This year, we have seen real progress in the fight against Alzheimer’s disease—both in terms of science and political mobilization. The Obama administration has fostered groundbreaking initiatives to increase funding and focus within the National Institutes of Health (NIH) on Alzheimer’s research. Favorable changes in FDA evaluation standards have been proposed. Promising advances in proteomics research related to Alzheimer’s have been made. Efforts on the research, regulatory, and political fronts are all critical to curbing the Alzheimer’s health crisis. Certainly, it will take a concerted effort at every level of government, science, and industry to achieve the bold national goal of finding a means of prevention and effective treatment by 2025.

- [STORED DATA]:
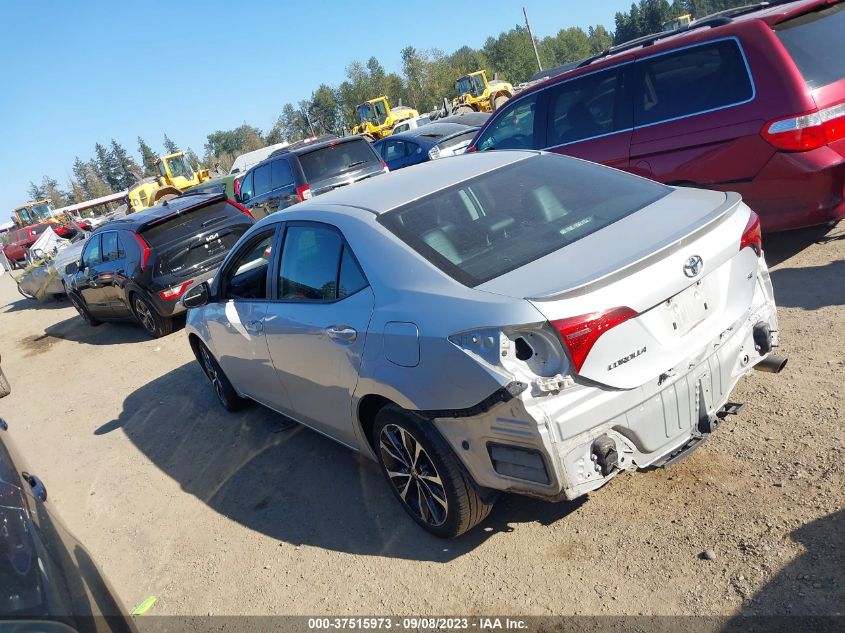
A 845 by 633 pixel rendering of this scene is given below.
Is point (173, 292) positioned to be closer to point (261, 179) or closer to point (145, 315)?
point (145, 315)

==

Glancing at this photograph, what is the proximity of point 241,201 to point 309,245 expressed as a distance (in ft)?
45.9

- [EXERCISE REQUIREMENTS]:
1 > For the passage on Alzheimer's disease, decide whether each statement agrees with it, answering yes or no and quoting the words that settle it: (a) changes in FDA evaluation standards have already been adopted; (b) the national goal names 2025 as the target year for prevention and effective treatment; (c) the Obama administration's initiatives aim at Alzheimer's research within the NIH.
2 > Print the part of the passage on Alzheimer's disease that begins at the words "This year, we" and stops after "treatment by 2025.".
The items come from another source.

- [ANSWERS FOR THE EXERCISE]:
1 >
(a) No: "Favorable changes in FDA evaluation standards have been proposed."
(b) Yes: "finding a means of prevention and effective treatment by 2025"
(c) Yes: "increase funding and focus within the National Institutes of Health (NIH) on Alzheimer’s research"

2 >
This year, we have seen real progress in the fight against Alzheimer’s disease—both in terms of science and political mobilization. The Obama administration has fostered groundbreaking initiatives to increase funding and focus within the National Institutes of Health (NIH) on Alzheimer’s research. Favorable changes in FDA evaluation standards have been proposed. Promising advances in proteomics research related to Alzheimer’s have been made. Efforts on the research, regulatory, and political fronts are all critical to curbing the Alzheimer’s health crisis. Certainly, it will take a concerted effort at every level of government, science, and industry to achieve the bold national goal of finding a means of prevention and effective treatment by 2025.